EPA Dissolving Office of Science Advisor

WASHINGTON (CN) – An office inside the Environmental Protection Agency that provides scientific research informing policy on public health and environmental regulations will soon be shuttered to cut back on agency redundancies.

According to a report published Thursday by E and E News, Jennifer Orne-Zavaleta, who currently serves as deputy administrator for science at the EPA’s Office of Research and Development, informed staffers Wednesday that the agency would soon eliminate the Office of Science Advisor.

That office will reportedly merge with the Office of Science Policy and another department that is an offshoot of the National Center for Environmental Research.

The EPA’s decision to eliminate the Science Advisor department is part of a broader strategy ordered by the Trump administration last year to streamline federal agencies across a number of branches.

As of Friday, it is uncertain if the reorganization will trigger layoffs or if scientists who once provided analysis and research will see assignments shifted or terminated.

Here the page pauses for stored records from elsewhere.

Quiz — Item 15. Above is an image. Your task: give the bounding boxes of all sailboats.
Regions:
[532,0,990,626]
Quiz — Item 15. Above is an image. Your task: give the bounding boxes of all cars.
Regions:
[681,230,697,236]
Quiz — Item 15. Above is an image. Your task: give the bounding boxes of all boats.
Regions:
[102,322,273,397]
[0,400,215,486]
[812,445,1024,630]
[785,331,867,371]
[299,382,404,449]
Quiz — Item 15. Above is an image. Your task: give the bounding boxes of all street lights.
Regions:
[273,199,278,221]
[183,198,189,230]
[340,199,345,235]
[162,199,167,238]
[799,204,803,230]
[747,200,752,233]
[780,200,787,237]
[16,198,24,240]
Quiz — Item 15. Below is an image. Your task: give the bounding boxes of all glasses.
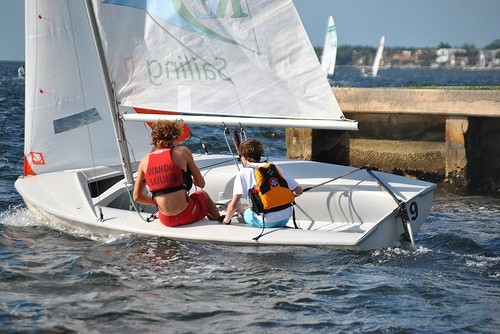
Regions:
[239,154,243,158]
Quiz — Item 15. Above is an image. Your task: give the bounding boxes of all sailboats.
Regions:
[318,14,386,85]
[13,1,437,252]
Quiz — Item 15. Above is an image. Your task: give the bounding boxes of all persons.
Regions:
[132,119,221,227]
[217,139,304,228]
[17,64,25,76]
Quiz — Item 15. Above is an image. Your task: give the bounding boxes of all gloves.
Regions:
[218,215,231,224]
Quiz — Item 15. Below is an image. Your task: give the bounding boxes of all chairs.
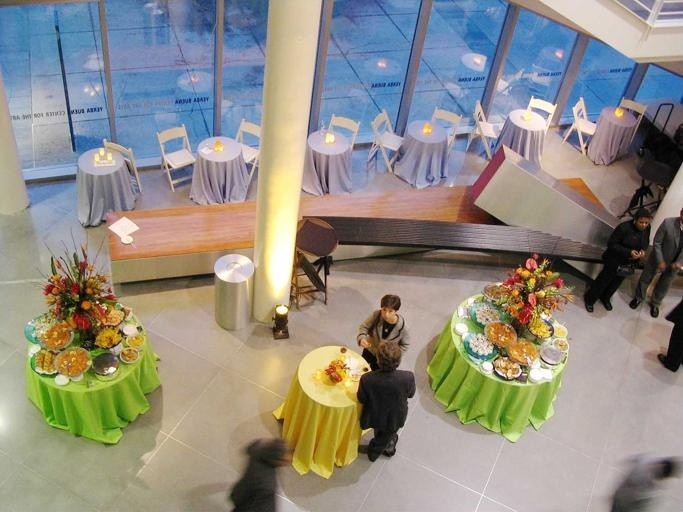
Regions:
[431,107,463,160]
[153,103,181,132]
[157,124,196,193]
[618,97,648,144]
[466,100,500,160]
[235,119,262,182]
[328,113,360,153]
[290,218,338,310]
[103,139,142,193]
[435,80,466,112]
[335,88,371,121]
[367,110,404,174]
[527,96,558,133]
[526,64,556,100]
[562,97,597,156]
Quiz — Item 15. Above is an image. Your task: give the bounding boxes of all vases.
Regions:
[512,318,526,337]
[78,331,95,348]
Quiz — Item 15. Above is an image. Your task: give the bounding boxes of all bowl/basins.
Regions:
[527,369,542,382]
[54,375,69,385]
[481,362,493,371]
[455,324,468,334]
[123,324,136,335]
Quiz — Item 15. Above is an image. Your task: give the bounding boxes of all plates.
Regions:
[464,336,496,360]
[30,348,63,377]
[526,318,554,339]
[92,352,118,375]
[348,369,362,381]
[552,338,568,353]
[553,325,567,337]
[484,320,517,348]
[53,347,91,376]
[100,306,126,327]
[70,375,84,382]
[540,346,561,364]
[25,316,53,344]
[481,282,506,301]
[493,355,521,379]
[125,334,144,349]
[119,347,139,363]
[508,341,537,365]
[470,304,509,329]
[93,327,123,349]
[37,324,73,350]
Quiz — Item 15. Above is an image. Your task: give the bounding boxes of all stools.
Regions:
[619,160,675,220]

In a statement Friday, Jennifer Orme-Zavaleta said the proposed merger to combine the office will “reduce redundancies in Office of Research and Development operations.”

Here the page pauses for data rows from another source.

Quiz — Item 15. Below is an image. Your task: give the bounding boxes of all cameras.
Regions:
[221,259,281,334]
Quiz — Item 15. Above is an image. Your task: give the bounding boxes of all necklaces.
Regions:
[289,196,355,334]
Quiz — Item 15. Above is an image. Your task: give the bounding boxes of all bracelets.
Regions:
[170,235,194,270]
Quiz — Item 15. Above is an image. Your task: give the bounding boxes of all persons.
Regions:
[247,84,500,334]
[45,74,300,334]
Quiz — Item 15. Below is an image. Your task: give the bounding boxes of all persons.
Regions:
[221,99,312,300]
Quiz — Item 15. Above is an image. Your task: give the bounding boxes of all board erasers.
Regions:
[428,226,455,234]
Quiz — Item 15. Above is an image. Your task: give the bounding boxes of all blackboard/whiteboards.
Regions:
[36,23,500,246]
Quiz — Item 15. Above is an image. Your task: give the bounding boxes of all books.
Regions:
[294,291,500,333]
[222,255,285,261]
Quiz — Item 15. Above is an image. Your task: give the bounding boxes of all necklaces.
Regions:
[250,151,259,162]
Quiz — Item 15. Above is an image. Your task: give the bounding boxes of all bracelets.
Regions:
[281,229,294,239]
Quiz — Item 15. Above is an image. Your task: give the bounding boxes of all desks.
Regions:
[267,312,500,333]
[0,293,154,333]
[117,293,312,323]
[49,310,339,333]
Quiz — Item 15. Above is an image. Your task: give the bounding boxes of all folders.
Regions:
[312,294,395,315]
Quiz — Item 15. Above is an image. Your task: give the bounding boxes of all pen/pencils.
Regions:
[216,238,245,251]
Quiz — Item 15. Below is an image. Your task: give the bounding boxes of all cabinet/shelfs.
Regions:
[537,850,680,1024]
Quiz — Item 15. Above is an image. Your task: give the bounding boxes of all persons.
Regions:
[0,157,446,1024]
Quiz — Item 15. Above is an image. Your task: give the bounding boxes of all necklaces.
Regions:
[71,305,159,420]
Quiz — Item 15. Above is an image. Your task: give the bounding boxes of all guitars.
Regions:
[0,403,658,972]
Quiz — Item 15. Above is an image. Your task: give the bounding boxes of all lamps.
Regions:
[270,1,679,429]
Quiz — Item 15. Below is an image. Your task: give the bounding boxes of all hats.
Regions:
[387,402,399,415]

“ORD has briefed [Administrator Andrew Wheeler] on those plans and held a town hall in September to announce the result of their work and proposed plan to staff,” Orme-Zavaleta said. “One of the suggestions was combining the Office of Science Advisor with the Office of Science Policy, currently two separate offices within the ORD structure.

“The fact of the matter is that the Senate confirmed Assistant Administrator for ORD has customarily served as the EPA Science Advisor which will continue to be the case,” Orme-Zavaleta added.

Michael Halpern, deputy director of the Center for Science and Democracy with the Union of Concerned Scientists, said the merger does not mean scientists at the EPA will be unable to perform their work, but it could make them more “vulnerable to political interference.”

And that, Halpern said in an interview Friday, could have a direct impact on regulatory outcomes.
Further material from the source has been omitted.